**CONSIGNES**
a: Pouvez-vous résumer en deux phrases le texte sur les Jésuites et Port-Royal ?
b: Pouvez-vous prolonger le texte sur les Jésuites et Port-Royal à la suite de sa dernière phrase ?

**TEXTE À LIRE**
-------

Les Jésuites établissent d'autres principes. D'après eux, Dieu aurait pu créer l'homme dans l'état où l'a réduit le péché originel, et qu'ils appellent l'état de pure nature. Si Dieu a pu le créer en cet état, il n'est pas radicalement mauvais ce qui est nier implicitement le péché originel. De ce principe, il suit nécessairement que l'homme, dans cet état de pure nature, où il est rentré par le péché, n'a un besoin absolu ni de la grâce, ni de la révélation divine. Il peut, par les propres forces de son libre arbitre, opérer le bien, et, par les seules forces de son intelligence, connaître les principales vérités qui lui sont nécessaires. Ses inclinations ne sont pas naturellement portées au mal; et ce n'est que par suite des préjugés, qu'on a souvent considéré comme mauvais ce qui est bon en soi. Delà les efforts des Jésuites pour relever outre mesure le libre arbitre de l'homme, et rendre moins nécessaire le secours du Rédempteur; de là leurs systèmes qui tendent tous à atténuer les vices qui découlent du péché originel, et à changer en bien ce qui est mal d'après les principes de l'Evangile.

A ce système général des Jésuites, se rattachent les erreurs particulières des Hardoin, des Berruyer, soutenues par la Compagnie, et qui n'allaient à rien moins qu'à ébranler le dogme des deux natures en Jésus-Christ, qui est le principe fondamental de la Rédemption et de tout le christianisme. Sous prétexte de concilier la foi et la raison, l'Évangile et la nature, les Jésuites inventèrent mille théories philosophiques et morales, qui portèrent un coup funeste à la Révélation elle-même; et, sans exagération, on peu dire qu'ils furent aussi nuisibles à la doctrine chrétienne que Voltaire et Rousseau.

Nous avons fait observer que, dès le principe, les solitaires de Port-Royal avaient aperçu les dangers de ce naturalisme qui tendait à s'insinuer dans la doctrine révélée, et de cette apologie exagérée que l'on s'efforçait de faire de la liberté et de la raison humaine. Ils prévirent les dangers qui en résulteraient pour la saine doctrine, et cherchèrent à s'opposer au torrent en s'établissant sur le terrain solide de la tradition catholique. De là les nombreux et savants ouvrages de cette docte école, dans lesquels on s'occupe uniquement d'exposer les vrais principes, la doctrine pure de l'Évangile.

Lorsqu'au xvIII. siècle, les maux prévus par l'abbé de SaintCyran et Arnauld se furent réalisés, les héritiers des traditions de ces grands hommes suivirent la route qu'ils avaient tracée pour s'opposer au torrent. Ils entrèrent peu en discussion avec les philosophes, mais, en revanche, ils s'appliquèrent à exposer la vraie doctrine de l'Église, et à l'opposer, dans sa noble simplicité, aux systèmes que l'on voulait mettre à sa place.

-------

**DONNÉES BRUTES**
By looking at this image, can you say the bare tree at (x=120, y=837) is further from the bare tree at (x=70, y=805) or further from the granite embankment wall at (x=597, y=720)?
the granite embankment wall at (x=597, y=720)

-------

**RÉPONSES**
a: D'après le texte, les Jésuites soutenaient que Dieu aurait pu créer l'homme dans un état de pure nature, d'où il suivait que l'homme n'aurait un besoin absolu ni de la grâce ni de la révélation, et leurs théories destinées à concilier la foi et la raison furent aussi nuisibles à la doctrine chrétienne que Voltaire et Rousseau. Les solitaires de Port-Royal, qui avaient perçu ce danger dès le principe, puis leurs héritiers s'y opposèrent en exposant la doctrine pure de l'Église, appuyée sur la tradition catholique, plutôt qu'en discutant avec les philosophes.

b:
Parmi les ouvrages qui furent composés dans ce sens, par l'école de Port-Royal, il faut placer au premier rang l'Exposition de la doctrine chrétienne, par Mésenguy, et son Histoire de l'ancien Testament, ouvrages trop peu connus de nos jours, que l'on a cherché à déprécier par suite d'une haine systématique, et auxquels on n'a rien à comparer pour l'enseignement de la religion. Ces ouvrages de Mésenguy sont écrits avec une éloquence gracieuse et simple, un style pur, une science sans prétention. C'était surtout par de tels ouvrages que l'on devait combattre le philosophisme. Ceux qui nourrissaient leur esprit de la lecture des ouvrages de Mésenguy n'avaient rien à craindre des sarcasmes de Voltaire. Ils connaissaient trop bien la religion pour se laisser ébranler par des plaisanteries ou des sophismes qui ne pouvaient avoir aucune valeur à leurs yeux.

Mésenguy écrivit son Exposition de la doctrine chrétienne, au collége de Beauvais, sous les yeux de son ami Rollin, qui était à la tête de cet établissement.

Quoique Rollin n'ait rien écrit, précisément contre le philosophisme, il en fut cependant un des principaux adversaires par le caractère éminemment chrétien qu'il imprima à ses ouvrages et à l'éducation qu'il donnait dans son college. Rollin était le type du professeur chrétien. On ne pouvait allier plus de simplicité et de science. Sa tendresse vraiment paternelle pour les enfants confiés à ses soins, son désintéressement, sa piété, étaient admirables. Si, au lieu de persécuter cet homme illustre, sous prétexte de jansénisme, les Jésuites eussent copié ses principes dans l'éducation de la jeunesse, le philosophisme eût fait dans la société des recrues

moins nombreuses.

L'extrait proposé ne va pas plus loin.